Intrinsic timing properties of ideal 3D-trench silicon sensor with fast front-end electronics

TL;DR

This paper investigates the fundamental timing characteristics of 3D-trench silicon sensors for charged particle detection, highlighting their intrinsic physical effects and the influence of electronics parameters on time resolution.

Contribution

It provides an analytical and numerical analysis of the intrinsic timing properties of 3D-trench silicon sensors, including the concept of a synchronous region affecting time resolution.

Findings

3D-trench sensors have a synchronous region leading to consistent TOA values.

Time resolution depends on electronics parameters and discrimination thresholds.

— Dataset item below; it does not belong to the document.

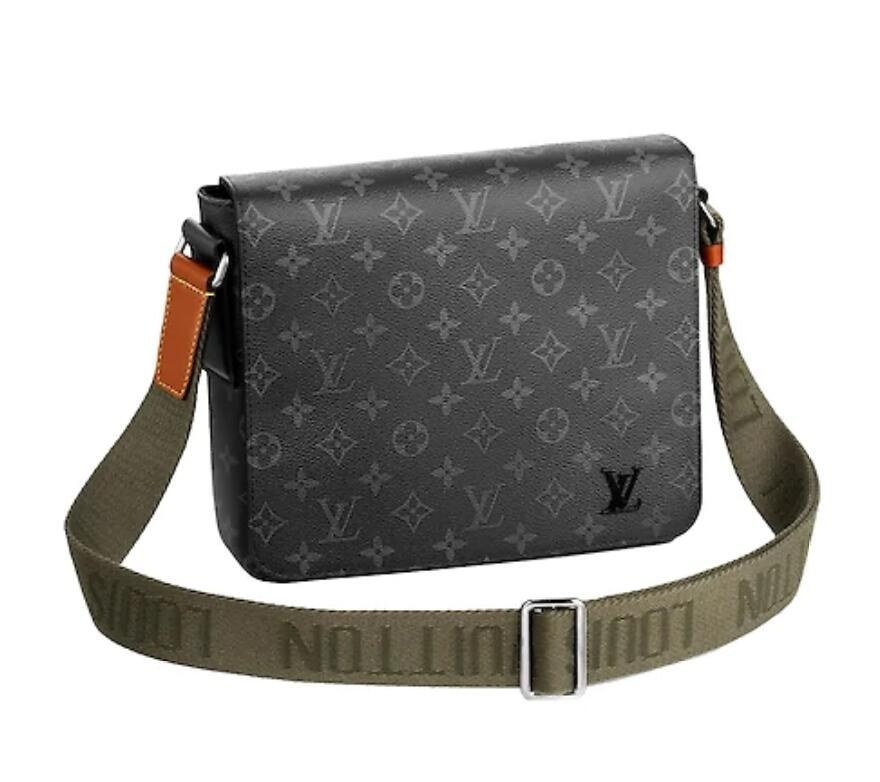 Louis Vuitton Monogram Eclipse New District PM M45627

Intrinsic asymmetry in TOA distribution diminishes with electronics jitter.

Abstract

This paper describes the fundamental timing properties of a single-pixel sensor for charged particle detection based on the 3D-trench silicon structure. We derive the results both analytically and numerically by considering a simple ideal sensor and the corresponding fast front-end electronics in two different case scenarios: ideal integrator and real fast electronics (trans-impedance amplifier). The particular shape of the Time of Arrival (TOA) distribution is examined and the relation between the time resolution and the spread of intrinsic charge collection time is discussed, by varying electronics parameters and discrimination thresholds. The results are obtained with and without simulated electronics noise. We show that the 3D-trench sensors are characterized by a $synchronous~region$, i.e. a portion of the active volume which leads to the same TOA values when charged particles cross it. The synchronous region size is dependent on the front-end electronics and discrimination threshold, and the phenomenon represents an intrinsic physical effect that leads to the excellent time resolution of these sensors. Moreover, we show that the TOA distribution is characterized by an intrinsic asymmetry, due to the 3D geometry only, that becomes negligible in case of significant electronics jitter.